Сергей продвигался в обозе — Степан, рыжий конь, с которым он уже успел сдружиться, косил на него кроваво-зеркальным, тоскующим глазом, как будто спрашивая: «Да когда ж ты перестанешь меня мучить?», шел толчками, как в плуге, вырывая из грязи дрожащие, захлюстанные по колено ноги, как и весь он, дончак, предназначенные, чтоб лететь над землей.
Обоз увязал, отставал, плетущиеся орудийные запряжки вставали у смытых водою мостков, у речек, переполненных клокочущими мутными потоками. Сергей часто спешивался, показывал личный пример, хватал под уздцы лошадей, вцеплялся в ободья осклизлых колес, налегал… Подымал не желавших идти номерных и обозных, затеявших сушиться на пригорке, кричал, матерился, грозил, пытаясь нащупать в себе умение повелевать лишь силой взгляда и верностью взятого тона.

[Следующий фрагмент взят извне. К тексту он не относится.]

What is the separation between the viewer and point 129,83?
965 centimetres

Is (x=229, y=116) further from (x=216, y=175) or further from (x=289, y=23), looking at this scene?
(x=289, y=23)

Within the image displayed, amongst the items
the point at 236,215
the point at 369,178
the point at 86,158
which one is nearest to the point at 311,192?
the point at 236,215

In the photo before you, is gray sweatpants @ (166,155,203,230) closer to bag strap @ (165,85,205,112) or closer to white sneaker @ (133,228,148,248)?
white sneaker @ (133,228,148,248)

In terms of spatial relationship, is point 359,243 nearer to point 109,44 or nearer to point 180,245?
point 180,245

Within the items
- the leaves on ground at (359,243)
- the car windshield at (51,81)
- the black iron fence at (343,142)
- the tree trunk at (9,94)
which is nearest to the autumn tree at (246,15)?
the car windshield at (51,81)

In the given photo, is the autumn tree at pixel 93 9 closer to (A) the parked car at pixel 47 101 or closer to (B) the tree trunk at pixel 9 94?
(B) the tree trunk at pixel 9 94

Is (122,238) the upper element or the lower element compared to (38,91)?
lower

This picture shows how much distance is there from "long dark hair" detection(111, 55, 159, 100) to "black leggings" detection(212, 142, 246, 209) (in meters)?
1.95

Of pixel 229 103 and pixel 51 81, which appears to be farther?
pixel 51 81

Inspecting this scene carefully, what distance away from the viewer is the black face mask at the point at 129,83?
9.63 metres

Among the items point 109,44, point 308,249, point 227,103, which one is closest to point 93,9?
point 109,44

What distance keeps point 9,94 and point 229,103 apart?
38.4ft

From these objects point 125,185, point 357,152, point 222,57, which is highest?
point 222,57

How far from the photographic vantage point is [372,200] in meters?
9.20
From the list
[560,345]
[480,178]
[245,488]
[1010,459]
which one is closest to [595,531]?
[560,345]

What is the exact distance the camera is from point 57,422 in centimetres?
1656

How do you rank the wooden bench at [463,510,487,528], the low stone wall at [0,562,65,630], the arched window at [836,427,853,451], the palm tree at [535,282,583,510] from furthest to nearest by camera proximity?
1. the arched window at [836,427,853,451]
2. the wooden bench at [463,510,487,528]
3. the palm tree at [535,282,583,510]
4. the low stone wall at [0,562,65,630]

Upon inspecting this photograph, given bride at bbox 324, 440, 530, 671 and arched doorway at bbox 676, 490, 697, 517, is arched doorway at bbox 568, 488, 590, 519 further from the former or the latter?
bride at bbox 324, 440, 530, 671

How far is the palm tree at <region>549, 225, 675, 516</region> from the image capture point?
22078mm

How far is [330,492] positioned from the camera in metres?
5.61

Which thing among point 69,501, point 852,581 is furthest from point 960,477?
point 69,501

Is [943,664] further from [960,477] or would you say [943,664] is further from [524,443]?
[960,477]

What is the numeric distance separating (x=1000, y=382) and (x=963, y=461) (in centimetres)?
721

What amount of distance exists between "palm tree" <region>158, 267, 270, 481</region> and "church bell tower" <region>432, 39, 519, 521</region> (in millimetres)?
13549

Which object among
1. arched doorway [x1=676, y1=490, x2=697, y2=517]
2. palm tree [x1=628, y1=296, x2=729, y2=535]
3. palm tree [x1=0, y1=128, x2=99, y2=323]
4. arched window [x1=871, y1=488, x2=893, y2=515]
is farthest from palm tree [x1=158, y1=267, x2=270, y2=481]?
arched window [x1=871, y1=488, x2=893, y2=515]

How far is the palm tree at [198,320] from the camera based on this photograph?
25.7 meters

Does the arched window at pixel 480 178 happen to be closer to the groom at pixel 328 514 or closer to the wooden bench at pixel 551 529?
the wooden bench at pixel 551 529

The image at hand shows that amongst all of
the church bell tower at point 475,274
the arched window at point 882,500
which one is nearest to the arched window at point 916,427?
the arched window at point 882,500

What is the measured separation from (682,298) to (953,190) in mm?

Ему хотелось видеть Зою — и потому, что за нее тревожился (явилась мысль, что те неведомые двое, стрелявшие в Шигонина при ней, могут ей повстречаться еще раз, и она их узнает), и потому что потому… и, еще не найдя ее, он уже делал все как бы и напоказ, на случай, если Зоя очутится рядом. Для нее он надсаживал глотку, брал то сдержанный, то негодующий тон и старался не передавить, не сорваться в мальчишеский писк; для нее жили все его мускулы и холодные, красные руки вцеплялись в колеса — это она должна была увидеть, как он решителен и тверд и что он не жалеет себя.
В его глазах она уж сделалась неотлучной участницей всей его жизни: все слова, все поступки измерялись как будто одной только Зоей, становились правдивыми, верными или, наоборот, некрасивыми от того, как посмотрит она. И конечно, не мог объяснить, что ей за дело до него и почему она должна за ним неотрывно следить, но все равно — пускай и силой самоубеждения — жил, ощущая на себе ее серьезный, испытующий взгляд.

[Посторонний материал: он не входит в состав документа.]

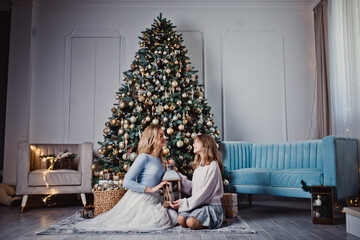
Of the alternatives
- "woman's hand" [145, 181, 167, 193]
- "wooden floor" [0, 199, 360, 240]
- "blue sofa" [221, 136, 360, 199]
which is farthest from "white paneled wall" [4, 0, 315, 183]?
"woman's hand" [145, 181, 167, 193]

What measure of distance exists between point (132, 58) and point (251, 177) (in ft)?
8.80

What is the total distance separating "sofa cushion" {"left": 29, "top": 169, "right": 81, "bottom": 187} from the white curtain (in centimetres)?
352

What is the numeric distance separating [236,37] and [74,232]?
3.87 meters

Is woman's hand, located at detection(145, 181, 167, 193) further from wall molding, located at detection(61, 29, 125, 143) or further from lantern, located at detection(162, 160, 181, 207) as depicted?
wall molding, located at detection(61, 29, 125, 143)

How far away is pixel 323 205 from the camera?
301cm

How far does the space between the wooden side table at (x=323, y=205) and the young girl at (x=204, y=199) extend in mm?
962

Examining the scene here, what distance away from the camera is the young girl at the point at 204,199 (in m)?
2.65

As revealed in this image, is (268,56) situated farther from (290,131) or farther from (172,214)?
(172,214)

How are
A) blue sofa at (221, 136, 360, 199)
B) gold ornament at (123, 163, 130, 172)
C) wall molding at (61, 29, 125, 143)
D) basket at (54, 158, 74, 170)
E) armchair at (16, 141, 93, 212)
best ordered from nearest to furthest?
blue sofa at (221, 136, 360, 199) < gold ornament at (123, 163, 130, 172) < armchair at (16, 141, 93, 212) < basket at (54, 158, 74, 170) < wall molding at (61, 29, 125, 143)

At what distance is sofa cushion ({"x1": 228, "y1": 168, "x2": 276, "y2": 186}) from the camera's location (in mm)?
3684

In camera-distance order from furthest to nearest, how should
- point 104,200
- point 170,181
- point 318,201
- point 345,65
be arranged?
point 345,65, point 104,200, point 318,201, point 170,181

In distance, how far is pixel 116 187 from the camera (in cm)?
348

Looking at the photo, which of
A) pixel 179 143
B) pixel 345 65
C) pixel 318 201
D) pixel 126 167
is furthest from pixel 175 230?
pixel 345 65

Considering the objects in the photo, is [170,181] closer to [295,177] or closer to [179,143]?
[179,143]
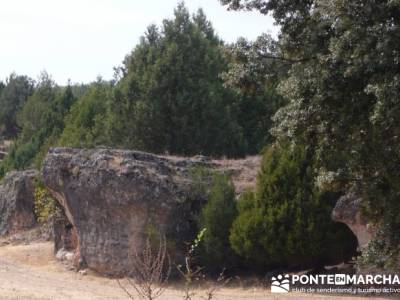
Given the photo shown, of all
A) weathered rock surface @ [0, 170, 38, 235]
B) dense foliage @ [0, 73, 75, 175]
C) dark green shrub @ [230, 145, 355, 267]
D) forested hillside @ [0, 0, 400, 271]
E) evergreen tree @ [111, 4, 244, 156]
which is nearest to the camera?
forested hillside @ [0, 0, 400, 271]

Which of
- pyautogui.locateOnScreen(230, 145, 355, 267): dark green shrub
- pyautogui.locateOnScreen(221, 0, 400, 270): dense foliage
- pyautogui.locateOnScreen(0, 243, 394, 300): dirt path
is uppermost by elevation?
pyautogui.locateOnScreen(221, 0, 400, 270): dense foliage

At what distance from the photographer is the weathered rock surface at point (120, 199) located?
1667 cm

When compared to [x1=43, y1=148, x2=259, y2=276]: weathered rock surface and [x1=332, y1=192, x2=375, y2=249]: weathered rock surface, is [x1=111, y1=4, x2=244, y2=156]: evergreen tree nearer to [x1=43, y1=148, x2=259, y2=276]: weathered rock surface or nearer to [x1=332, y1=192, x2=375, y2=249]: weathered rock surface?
[x1=43, y1=148, x2=259, y2=276]: weathered rock surface

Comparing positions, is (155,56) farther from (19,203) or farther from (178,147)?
(19,203)

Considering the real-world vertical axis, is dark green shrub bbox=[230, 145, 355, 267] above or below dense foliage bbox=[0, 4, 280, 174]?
below

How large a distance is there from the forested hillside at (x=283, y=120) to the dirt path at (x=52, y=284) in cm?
105

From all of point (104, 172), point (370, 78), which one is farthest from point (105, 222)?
point (370, 78)

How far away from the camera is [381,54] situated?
27.3ft

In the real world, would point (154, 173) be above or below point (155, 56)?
below

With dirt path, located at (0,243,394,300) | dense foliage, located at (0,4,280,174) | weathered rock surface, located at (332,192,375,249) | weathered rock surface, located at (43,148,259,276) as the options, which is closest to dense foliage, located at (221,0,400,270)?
weathered rock surface, located at (332,192,375,249)

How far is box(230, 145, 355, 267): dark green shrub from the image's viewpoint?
1463 cm

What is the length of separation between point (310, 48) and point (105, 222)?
8.88 metres

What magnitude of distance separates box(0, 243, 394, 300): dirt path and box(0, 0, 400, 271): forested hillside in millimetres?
1046

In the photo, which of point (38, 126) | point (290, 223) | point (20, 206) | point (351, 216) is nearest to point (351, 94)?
point (351, 216)
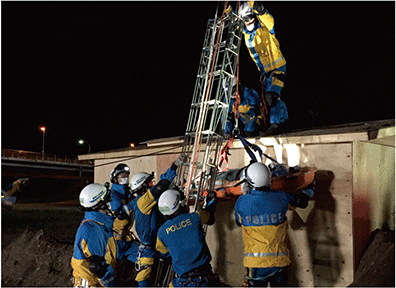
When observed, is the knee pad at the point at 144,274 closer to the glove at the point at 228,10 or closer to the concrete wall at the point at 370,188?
the concrete wall at the point at 370,188

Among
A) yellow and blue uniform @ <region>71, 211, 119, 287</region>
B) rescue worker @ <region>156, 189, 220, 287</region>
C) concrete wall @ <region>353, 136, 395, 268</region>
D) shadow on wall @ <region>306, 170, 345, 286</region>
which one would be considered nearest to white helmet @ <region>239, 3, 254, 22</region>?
concrete wall @ <region>353, 136, 395, 268</region>

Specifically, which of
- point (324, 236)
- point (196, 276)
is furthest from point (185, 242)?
point (324, 236)

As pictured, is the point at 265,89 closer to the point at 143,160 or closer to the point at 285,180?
the point at 285,180

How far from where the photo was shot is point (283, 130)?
6.72 metres

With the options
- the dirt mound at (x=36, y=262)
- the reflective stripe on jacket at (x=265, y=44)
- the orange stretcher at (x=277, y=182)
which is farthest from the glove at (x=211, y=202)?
the dirt mound at (x=36, y=262)

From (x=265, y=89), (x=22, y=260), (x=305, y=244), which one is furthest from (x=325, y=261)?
(x=22, y=260)

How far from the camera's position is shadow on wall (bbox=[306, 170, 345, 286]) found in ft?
16.8

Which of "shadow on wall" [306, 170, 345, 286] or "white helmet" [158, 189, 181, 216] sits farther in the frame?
"shadow on wall" [306, 170, 345, 286]

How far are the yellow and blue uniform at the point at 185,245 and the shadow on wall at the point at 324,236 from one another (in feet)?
7.11

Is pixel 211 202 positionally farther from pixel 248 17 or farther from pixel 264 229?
pixel 248 17

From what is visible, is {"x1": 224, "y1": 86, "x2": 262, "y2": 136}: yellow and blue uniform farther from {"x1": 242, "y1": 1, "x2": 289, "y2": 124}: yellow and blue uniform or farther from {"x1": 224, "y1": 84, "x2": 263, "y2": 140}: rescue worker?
{"x1": 242, "y1": 1, "x2": 289, "y2": 124}: yellow and blue uniform

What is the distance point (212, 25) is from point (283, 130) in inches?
104

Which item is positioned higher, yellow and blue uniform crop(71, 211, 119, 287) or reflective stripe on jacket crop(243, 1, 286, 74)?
reflective stripe on jacket crop(243, 1, 286, 74)

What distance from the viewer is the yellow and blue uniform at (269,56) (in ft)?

И вот она действительно явилась — это чувствуешь тотчас, как будто кто-то ударяет тебя в грудь, и сердце страшно и блаженно обрывается… В тачанке — с раненым Шигониным: ценой ранения тот наконец-то завладел ее вниманием всецело.
«Она его за муки полюбила, а он ее — за состраданье к ним», — мелькнула у Северина злорадно-издевательская мысль, и, тотчас устыдившись, он подумал, что и за муки можно полюбить не всякого: вот Леденева очень даже можно, а Шигонина и, главное, его, Сергея, — неизвестно.